Merriman Summer School on Twitter

 

" I found artist Sarah Strong's film deeply touching and utterly beautiful . I would like to thank her too for the talk she gave which was very moving and generous in its openess."

Laoisha O' Callaghan

Merriman Summer School Facebook

 

" One of the experiences from your film that stays with me is the way you brought so viscerally to the fore how children physically display the emotional trouble that so few adults bear facing ."

Shawn Tower, Psychoanalyst.

 

" Thanks for the song without words which is your 'I Hear Fish  

 Drowning' , ever moving : a gift for the soul ."

 Fionnuala Bates , Rudolph Steiner teacher , Ireland

 

" I found the images and music inexpressibly sad...the images are strikingly evocative of childhood especially the memories of mother and family troubles...A lovely film full of pathos and hope."

Keith Altham, Music Journalist ( New Musical Express/BBC ), PR and Author.

 

" Your film is certainly very delicate and meditative with a touch of 

 Angele Carter in the blood-red imagery,"

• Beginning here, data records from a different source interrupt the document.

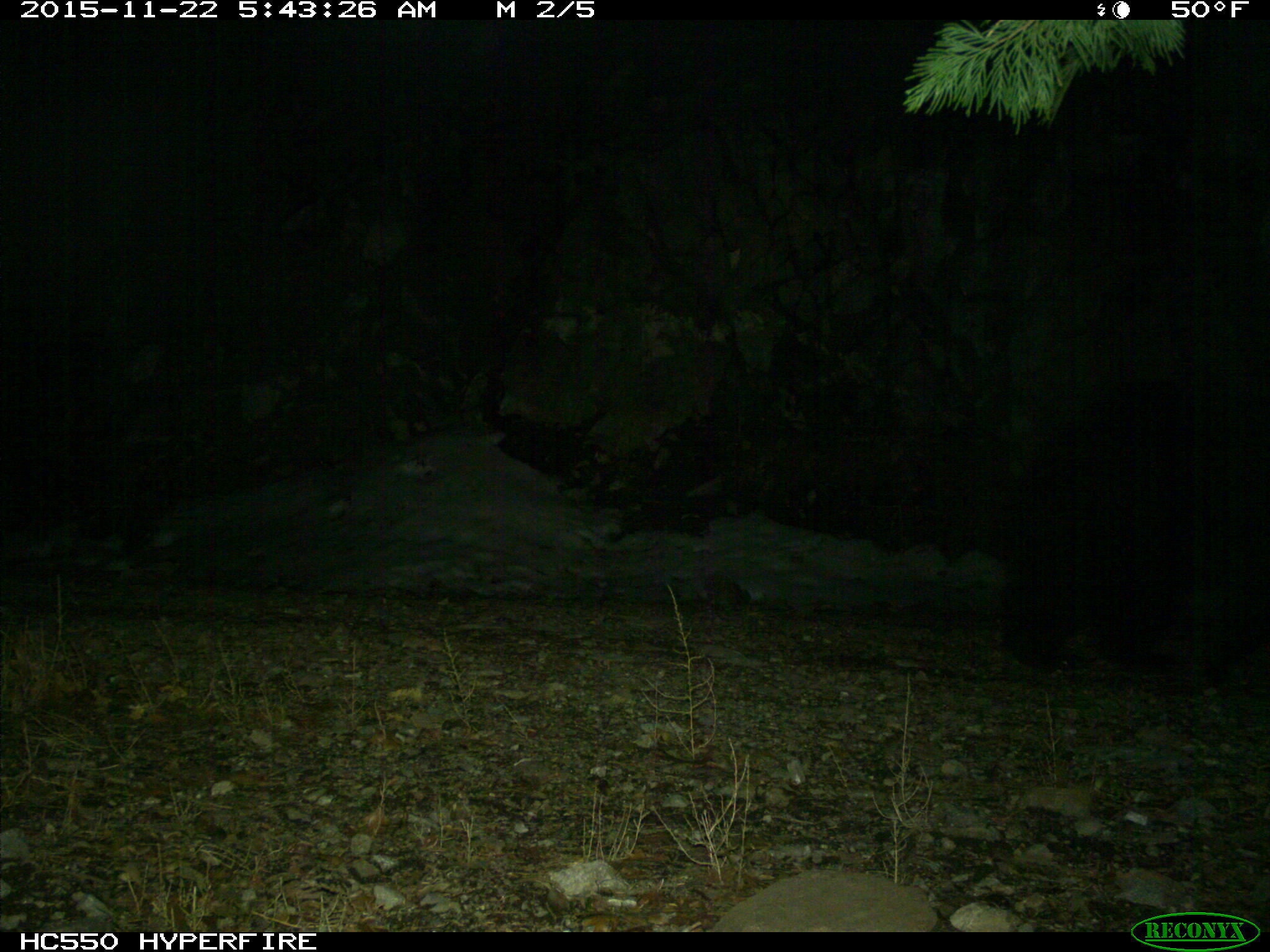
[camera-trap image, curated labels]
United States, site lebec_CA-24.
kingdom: Animalia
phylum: Chordata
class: Mammalia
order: Carnivora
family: Ursidae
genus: Ursus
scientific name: Ursus americanus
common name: american black bear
Ursus americanus (american black bear).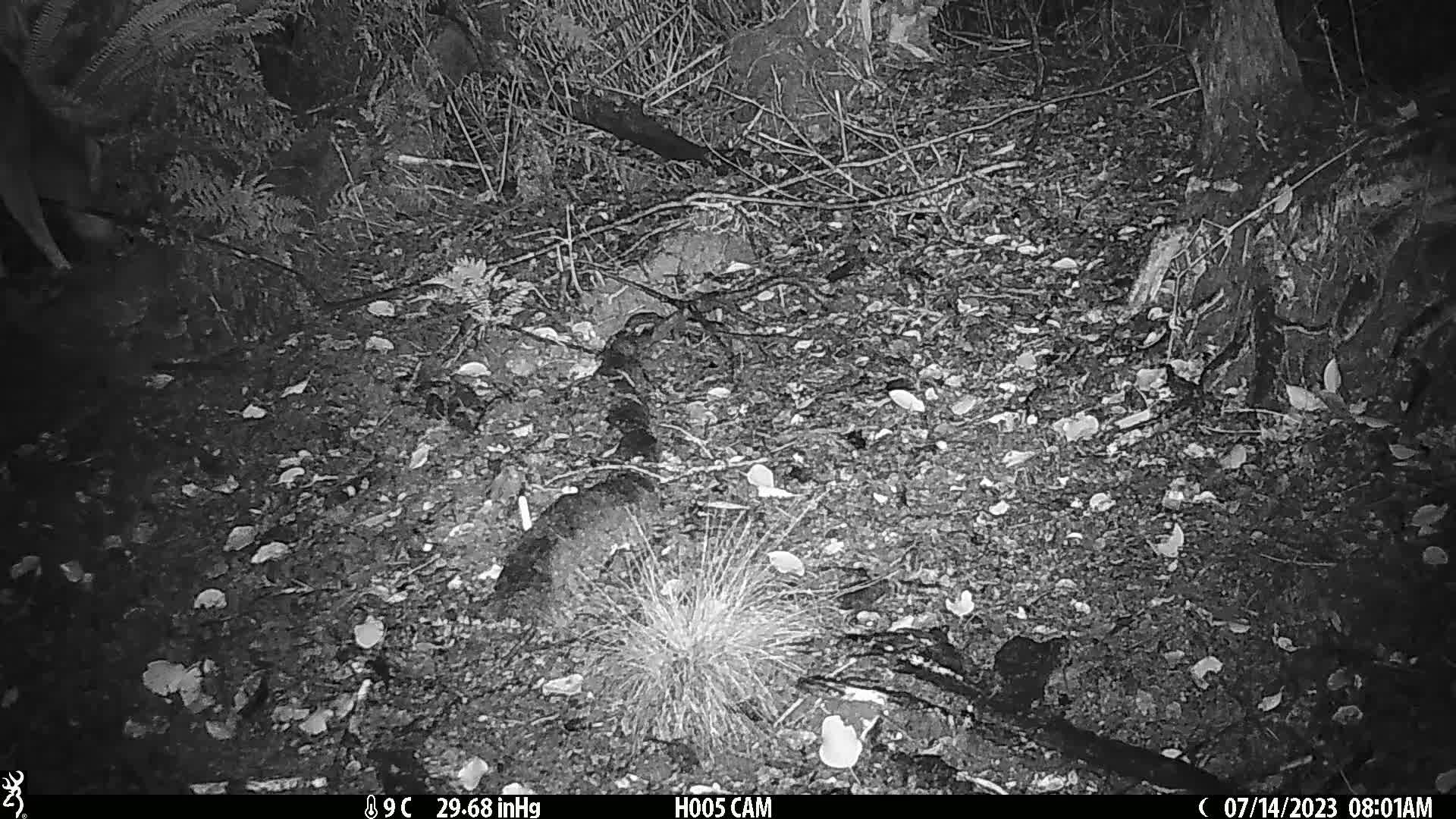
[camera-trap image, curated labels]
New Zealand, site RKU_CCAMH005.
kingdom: Animalia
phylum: Chordata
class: Mammalia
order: Artiodactyla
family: Cervidae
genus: Odocoileus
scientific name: Odocoileus virginianus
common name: white-tailed deer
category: white tailed deer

 Steve Martin, ICCH Film Group

 

" I liked the structures of vignettes from the discovery of the London  

 Irish Womens Centre , the talking and literary sessions moving the  

 narrative onwards ".

 Sean Hutton , Irish Historian and Poet.

 

" I could get lost in this tale of fragments and beauty, voices of 

 adults but viewed by the child ; the grown up learning of the Irish 

 language ; the child finding her way back to mother , the womb, 

 mesmerising red, blood of seduction ,suffering and creation; 

 young life renewed by finding mother's poem expressing her 

 trust  in her child's bravery to meet the dark and release her to 

 be  free to spin with delight in the womb of nature. What is

 trust ? It is love. What a pearl ! It is a healing film. It is a rare fish 

 floating in a sea of grasses, not drowning anymore ! I shall watch this 

 film again and again and every time it will glisten with different 

 colours and sounds. It is a child's painting of story telling fragments 

 that leads to resolution like all good poetry and fairy stories ; they 

 cannot be grasped in detail but archetypally as a whole. "

Olivia Lousada D.psych. Psychodrama psychotherapist.

 

"The film opened with the rich tones of unaccompanied cello,

drawing me in straight away so that I knew this was to be something worth watching. It was a haunting film that has stayed with me for many weeks.

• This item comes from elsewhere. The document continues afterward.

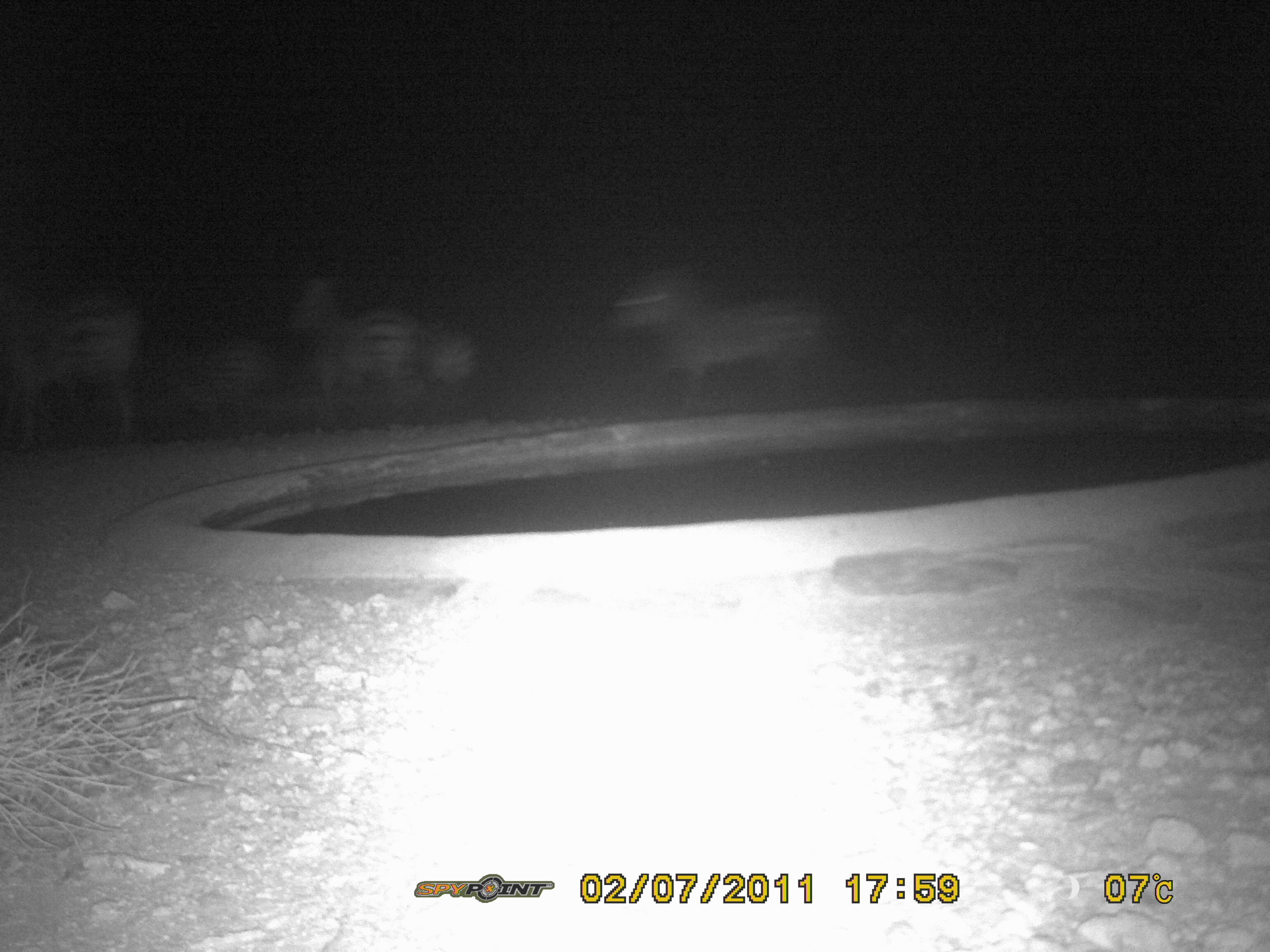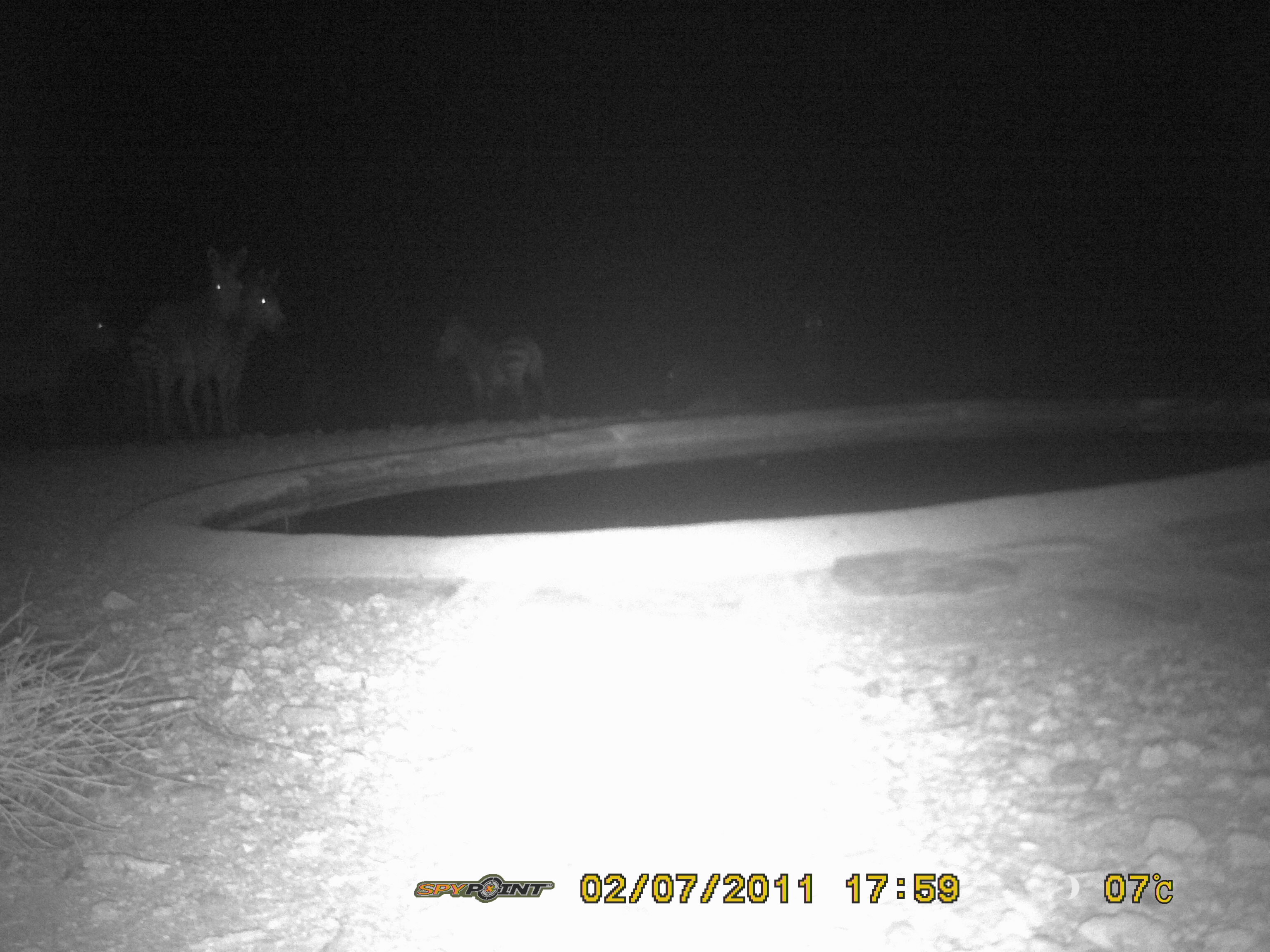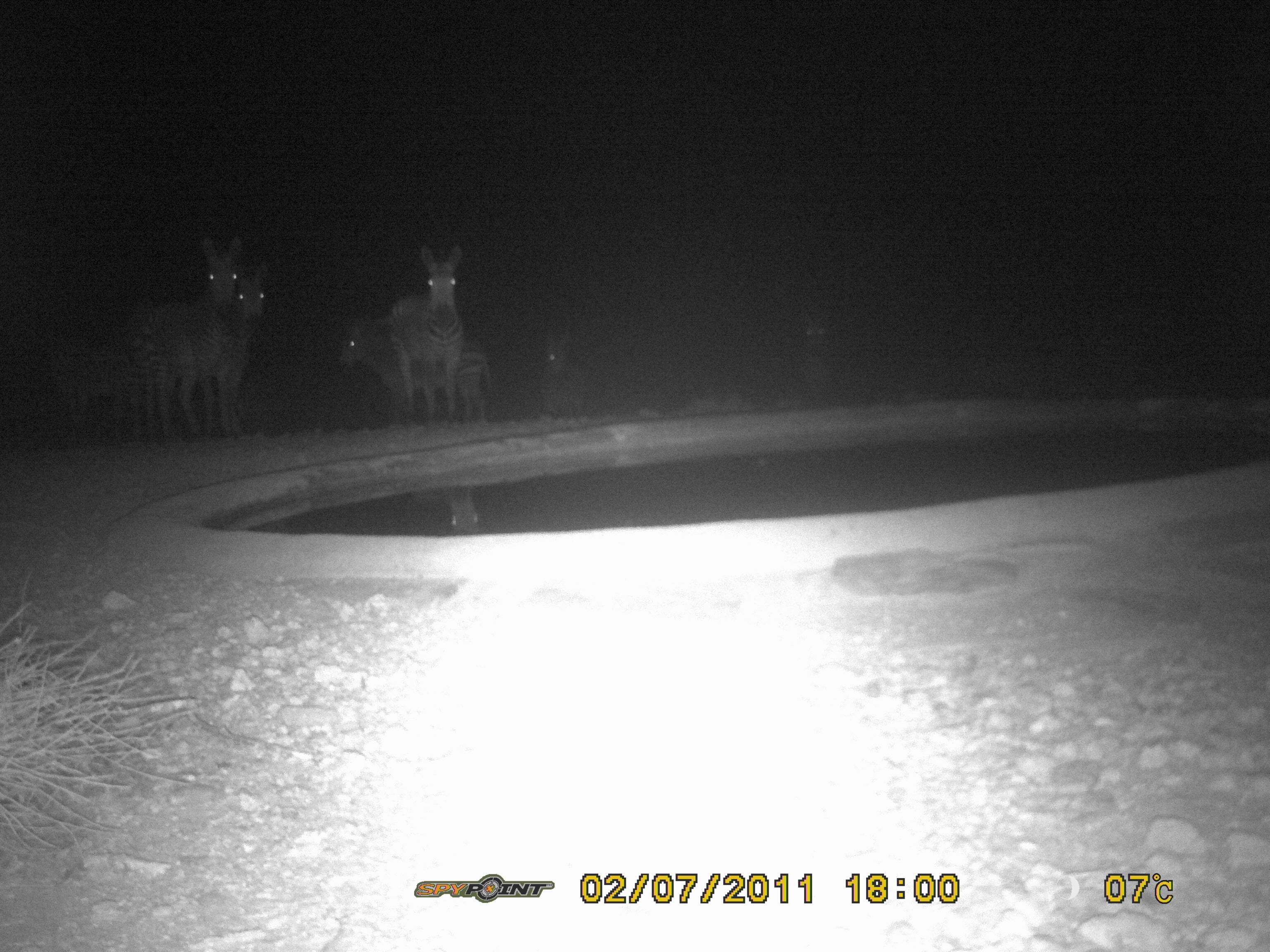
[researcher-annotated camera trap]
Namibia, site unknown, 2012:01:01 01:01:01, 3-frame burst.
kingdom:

Visually it was exquisite with some very muted colours , especially the greeny white grass which was interspersed with the image of the red dress throughout. There was violence in it but it was also dreamlike and not afraid to have long silences. Whole sequences turned and rolled around each other.

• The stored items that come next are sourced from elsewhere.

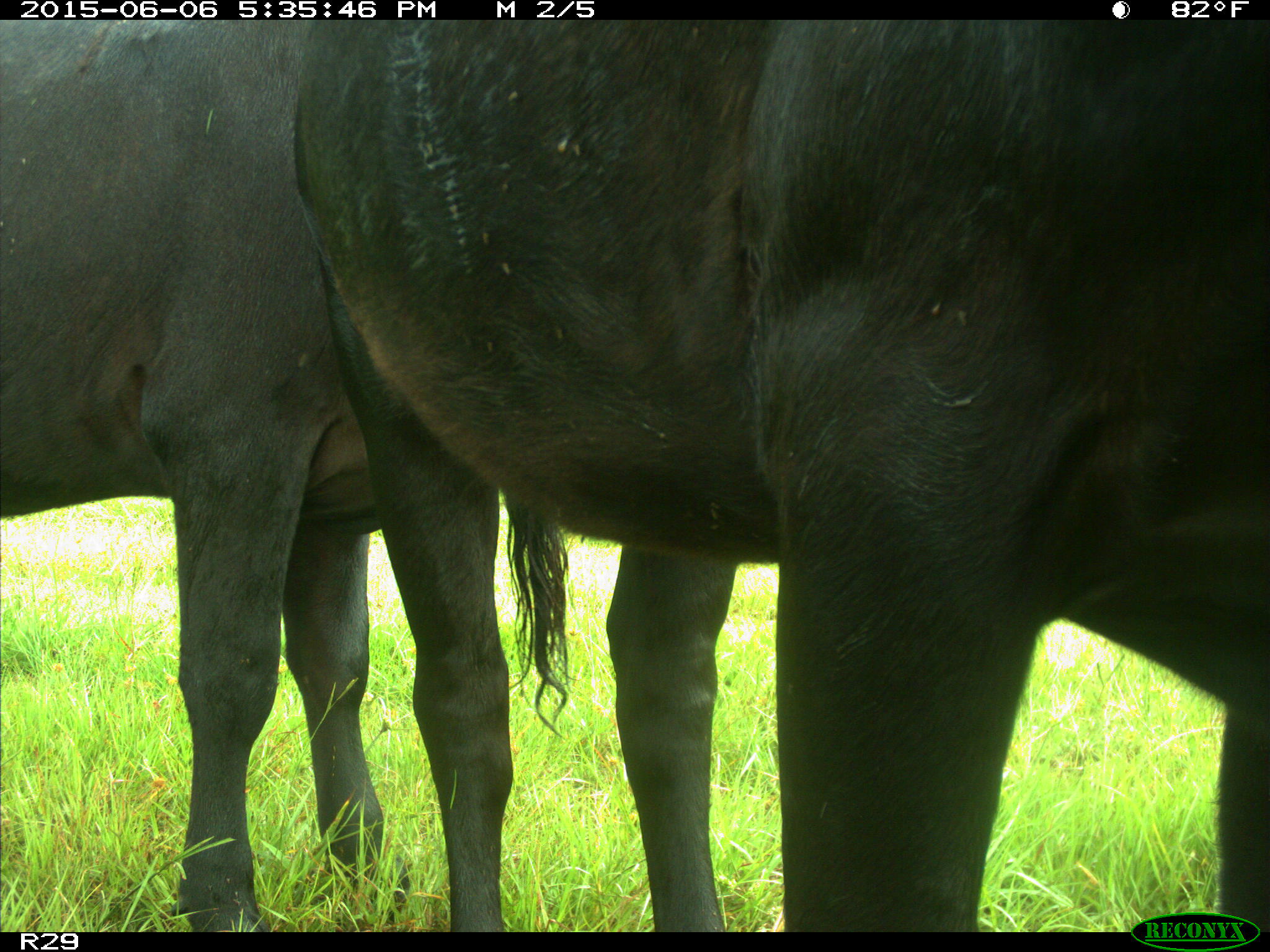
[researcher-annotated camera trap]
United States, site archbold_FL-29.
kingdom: Animalia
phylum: Chordata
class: Mammalia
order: Artiodactyla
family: Bovidae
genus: Bos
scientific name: Bos taurus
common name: domestic cow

A brave and beautiful film."

Jo  Sanders            Poet and Musician

"I just watched your movie on my big t.v. Such a  tender conversation about such turbulence, betrayal and above all, secrets. Lovely, brave, intense family endeavor to reveal, to air. But can’t. Red as a pointer to tragedy. Deeply affected me. Fish drowning in the very medium in which they’re supposed to thrive. I know. Was thankful to see you walk right through and out the other side in the end."  

Colin Charles

" I Hear Fish Drowning is, for me, an allegory ; we knock on a door and a journey begins. Experience has been transformed  by artists into a poetic landscape.

I loved the painterly quality of the film, how the camera stays with an image and does not rush on, so that it remains as a metaphor in the mind's eye. Words, image and the evocative music make the film a rounded gem."        Sally Bentley         Dancer

The British Psychotherapy Foundation ran a series of six Saturday workshops exploring dream interpretation through the Jungian lens between January and June 2019. One of these seminars, presented by Rupert Tower, Jungian analyst and member of the Society of Analytical Psychology, explored dreams in art, literature and film dream as parallel reality. A clip from the short film ‘I Hear Fish Drowning’(2014) directed by Sarah Strong and John Hodge was shown depicting the scene where a young girl, observes her mother dancing with a man, goes to her mother’s drawer, takes out her red dress, and rips it to pieces in fury and anger. The film lingers on the redness of the dress and its associated symbolism, and evokes the concept of the Electra Complex.